Everyone has a final straw and reason for emigration. Mine came one morning when I walked out of my London home in the place I grew up and saw my car dangling 8 feet in the air being towed away by the lovely people at my local council for incorrectly parking. I sighed a very long sad sigh and eventually managed to convince the man to pity me and lower the car, mainly by turning my pockets out and waving my youngest offspring in his face. I collected the £50 ticket from the windscreen, went indoors and told my wife to start stocking up on sun cream; we’re off to Spain!
Saturday 26th September arrived and we were ferry booked and ready for the off. The plan was simple! Buy a small boat for transportation of our stuff (rather than pay for removals) and trailer, which we managed to acquire from a very firm handshaking and serious, serving Colonel in the Army. The main reason we bought this boat was because it had “unsinkable” written boldly down the sides, which the Colonel happily pointed out as a main selling feature. I then pointed out that they said the same thing about the Titanic and well, we all know the story there. I won’t say too much about the purchase from the Colonel, for national security issues, but all I’ll say is he had his price and we had ours! We then, after being stared down by a battalion of gunners, happily paid his!
We were to load up; my dad and I, our two ridiculous dogs (more later on them) and then take an over-night ferry from Portsmouth to Caen, or as my French friend calls it ‘kaaaw’. We then drove South non-stop to our place in Isla Plana, Mazarrón, where my wife and kids would fly in on Tuesday 29th to join us to start our happy new lives. Simple!

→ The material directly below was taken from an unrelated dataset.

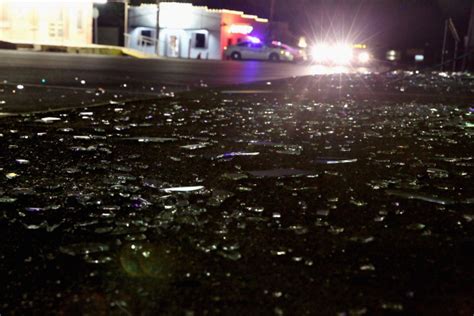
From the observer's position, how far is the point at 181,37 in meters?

With kisses, waves and many tears all round I managed to pull myself together and started the slow and gentle trip out of the city towing our unsinkable bath tub carefully through the traffic. 30 yards down the road and my phone rang; it was my French friend who just waved us off. Now let me just say that he is very French with a very French accent; easy to talk to face to face with the power of lip reading, but not so easy on an old mobile phone. When I told him I was going to write a piece called the Pursuit of Happiness, he repeated it back to me and sounded as though he was in pursuit of something very different indeed (drop the “H”). I managed to get out of him that the trailer electrics had come undone and we had gone 10 feet successfully without hiccup; only 3 more countries left to drive through! After plugging it back in and sorting out the cable just at the end of our road off we went to the docks.
After the finest dinner of soggy, petrol station bought sandwiches we boarded our dreary ferry. Saying our goodbyes to the dogs, who we had to leave in the car below, I didn’t realize then how lucky they were. Foolishly I didn’t book a cabin on the boat and instead chose the cheaper “Sleeper Reclining Chairs” option. If there was ever a case for trade misrepresentation then “Sleeper Recliners” is top of the list. The ferry companies herd you into a room with 50 or so other people like cattle. Just as I got comfortable (I say this loosely), into my wooden upright, the two vacant chairs next to me were occupied by a French couple who could only be described as more Bison than human in size, smell and vocabulary. The gentleman’s stomach was so large I considered rolling up and trying to sleep in it for some time. They quickly passed out into an exhausted weighty slumber and for anyone who has heard a very large person sleep, will know the noise is a cross between a helicopter landing and very poor, but very noisy bag pipes. I spent the rest of the crossing on a cold and windy deck thinking about a warm cabin below and the best £40 I never spent.